Seasoned ears only


I've got too much time on my hands. Like many audiophiles, I'm always trying to achieve that symbiotic system nirvana; the sound you remember from one place or another that you just can't seem to achieve again. I was thinking that several companies have introduced truly remarkable speakers in the last 30 years, but many of us are obsessed with the "newest thing."

Think of such speakers as the ugly but brilliant Yamaha NS-1000 monitors, the many Quad electrostatics, the AR-9, the original Von Schweikert VR-4. Some truly amazing speakers that you can find at a fraction of their original cost today.

How do those of you with the more seasoned ears think a pair of, for example, Von Schweikert VR-4 would match up with most of today's under $10,000 speakers? Sometimes I think the Quads, VR-4 and NS-1000 knocked my socks off at the time more than most speakers introduced today. Do you think we are being seduced into buying the "newest thing" because of our audio bug vulnerability, or are today's speakers really any better??
klipschking
I think when you spend a large amount of money and time in putting up a modern audiophile system you end up listening differently. You're more likely to listen to how the system performs than listen to the music. It's not as clear cut, night and day as my words describe, but a matter of degrees on a continuum. Your expectations of vintage equipment can allow you to relax more and just enjoy the music.
Elizabeth FTW. All we are is memory.

I swear the most musical moment of my experience of recorded music I got from orange plastic sports headphones plugged into a sony walkman, tucked into the handlebar bag of my road bike, spinning a cassette I recorded from Bowie's new Scary Monsters album, Robert Fripp soaring between my ears about Teenage Wildlife.

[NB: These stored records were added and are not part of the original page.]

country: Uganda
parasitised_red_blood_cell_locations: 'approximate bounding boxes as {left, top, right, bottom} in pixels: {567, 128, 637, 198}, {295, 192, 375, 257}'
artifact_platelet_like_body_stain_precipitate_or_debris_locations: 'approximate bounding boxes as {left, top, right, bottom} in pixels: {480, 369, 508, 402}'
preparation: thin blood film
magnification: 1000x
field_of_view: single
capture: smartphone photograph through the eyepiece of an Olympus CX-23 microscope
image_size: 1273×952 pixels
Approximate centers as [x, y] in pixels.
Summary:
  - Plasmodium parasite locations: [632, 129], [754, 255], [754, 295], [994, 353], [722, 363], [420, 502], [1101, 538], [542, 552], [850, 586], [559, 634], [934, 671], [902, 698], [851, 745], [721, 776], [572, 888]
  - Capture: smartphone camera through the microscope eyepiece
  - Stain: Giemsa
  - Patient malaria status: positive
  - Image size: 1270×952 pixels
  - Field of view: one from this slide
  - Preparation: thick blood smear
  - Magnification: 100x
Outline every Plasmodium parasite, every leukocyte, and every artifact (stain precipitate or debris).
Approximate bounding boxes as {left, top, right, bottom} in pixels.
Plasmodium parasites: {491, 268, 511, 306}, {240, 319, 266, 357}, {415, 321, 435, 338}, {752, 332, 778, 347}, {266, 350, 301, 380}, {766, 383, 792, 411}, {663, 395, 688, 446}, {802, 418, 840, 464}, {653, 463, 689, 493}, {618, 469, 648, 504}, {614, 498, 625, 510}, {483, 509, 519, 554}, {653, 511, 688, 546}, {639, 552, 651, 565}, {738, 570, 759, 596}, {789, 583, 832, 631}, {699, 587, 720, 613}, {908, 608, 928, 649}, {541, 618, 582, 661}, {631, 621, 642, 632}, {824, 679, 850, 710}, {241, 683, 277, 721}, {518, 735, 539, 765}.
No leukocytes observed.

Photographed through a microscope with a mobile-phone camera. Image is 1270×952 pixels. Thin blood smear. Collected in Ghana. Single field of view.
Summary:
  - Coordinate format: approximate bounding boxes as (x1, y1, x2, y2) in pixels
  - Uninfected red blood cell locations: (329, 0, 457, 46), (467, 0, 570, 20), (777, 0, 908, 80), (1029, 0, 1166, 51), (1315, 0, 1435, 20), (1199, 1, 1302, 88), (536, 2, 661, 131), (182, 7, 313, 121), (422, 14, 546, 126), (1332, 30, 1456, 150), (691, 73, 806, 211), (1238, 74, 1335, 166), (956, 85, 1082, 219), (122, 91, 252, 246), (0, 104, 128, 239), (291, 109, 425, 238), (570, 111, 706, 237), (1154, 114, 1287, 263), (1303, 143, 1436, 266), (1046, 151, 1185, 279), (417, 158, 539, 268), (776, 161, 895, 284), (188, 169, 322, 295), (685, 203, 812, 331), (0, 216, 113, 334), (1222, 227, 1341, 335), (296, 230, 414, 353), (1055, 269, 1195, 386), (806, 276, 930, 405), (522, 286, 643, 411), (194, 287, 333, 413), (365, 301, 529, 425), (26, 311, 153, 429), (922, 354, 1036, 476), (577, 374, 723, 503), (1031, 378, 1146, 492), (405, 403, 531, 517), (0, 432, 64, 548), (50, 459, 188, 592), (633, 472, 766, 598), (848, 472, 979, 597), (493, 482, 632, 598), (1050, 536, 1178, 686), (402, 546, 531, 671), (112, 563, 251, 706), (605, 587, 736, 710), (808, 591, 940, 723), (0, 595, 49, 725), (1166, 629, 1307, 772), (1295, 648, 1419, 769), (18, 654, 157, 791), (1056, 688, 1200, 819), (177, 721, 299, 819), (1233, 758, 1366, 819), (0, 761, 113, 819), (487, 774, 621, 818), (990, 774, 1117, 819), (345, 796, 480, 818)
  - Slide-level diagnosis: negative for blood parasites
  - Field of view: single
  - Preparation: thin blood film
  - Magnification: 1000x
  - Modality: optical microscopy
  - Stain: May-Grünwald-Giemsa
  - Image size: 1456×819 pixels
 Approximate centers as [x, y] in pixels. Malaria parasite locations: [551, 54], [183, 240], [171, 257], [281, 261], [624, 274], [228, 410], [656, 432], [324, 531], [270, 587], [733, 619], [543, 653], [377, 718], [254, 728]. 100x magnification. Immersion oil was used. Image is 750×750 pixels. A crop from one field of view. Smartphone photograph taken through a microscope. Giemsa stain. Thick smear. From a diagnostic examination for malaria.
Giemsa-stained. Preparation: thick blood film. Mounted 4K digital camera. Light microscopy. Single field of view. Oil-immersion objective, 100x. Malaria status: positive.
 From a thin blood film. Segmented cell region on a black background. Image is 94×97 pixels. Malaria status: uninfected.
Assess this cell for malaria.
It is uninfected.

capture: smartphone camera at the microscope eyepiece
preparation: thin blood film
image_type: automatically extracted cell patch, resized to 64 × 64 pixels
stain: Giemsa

I get close to that, sometimes, with all this new gear I'm messing with.
I dunno, Quad and VR4 in the same sentence ...... There was nothing Iconic about the VR4 IMO , Quads .. Yes !

regards,
I think the experience you report is fairly typical and fairly understandable, when you think about it. The first time a speaker blows us away (for whatever reason), it's probably a quantum leap over the dreck we were used to listening to. Then, as you stay in the hobby, you get used to listening to better and better gear and the new things you hear are more incremental than monumental improvements, more evolutionary than revolutionary to your ears.

That being said, a speaker like the Vandy 7, properly set up and with good source and amplification, still still make these jaded ears take notice.

And, no, I am not affiliated with Vandersteen, though I do own some of their speakers (though unfortunately not the 7s!).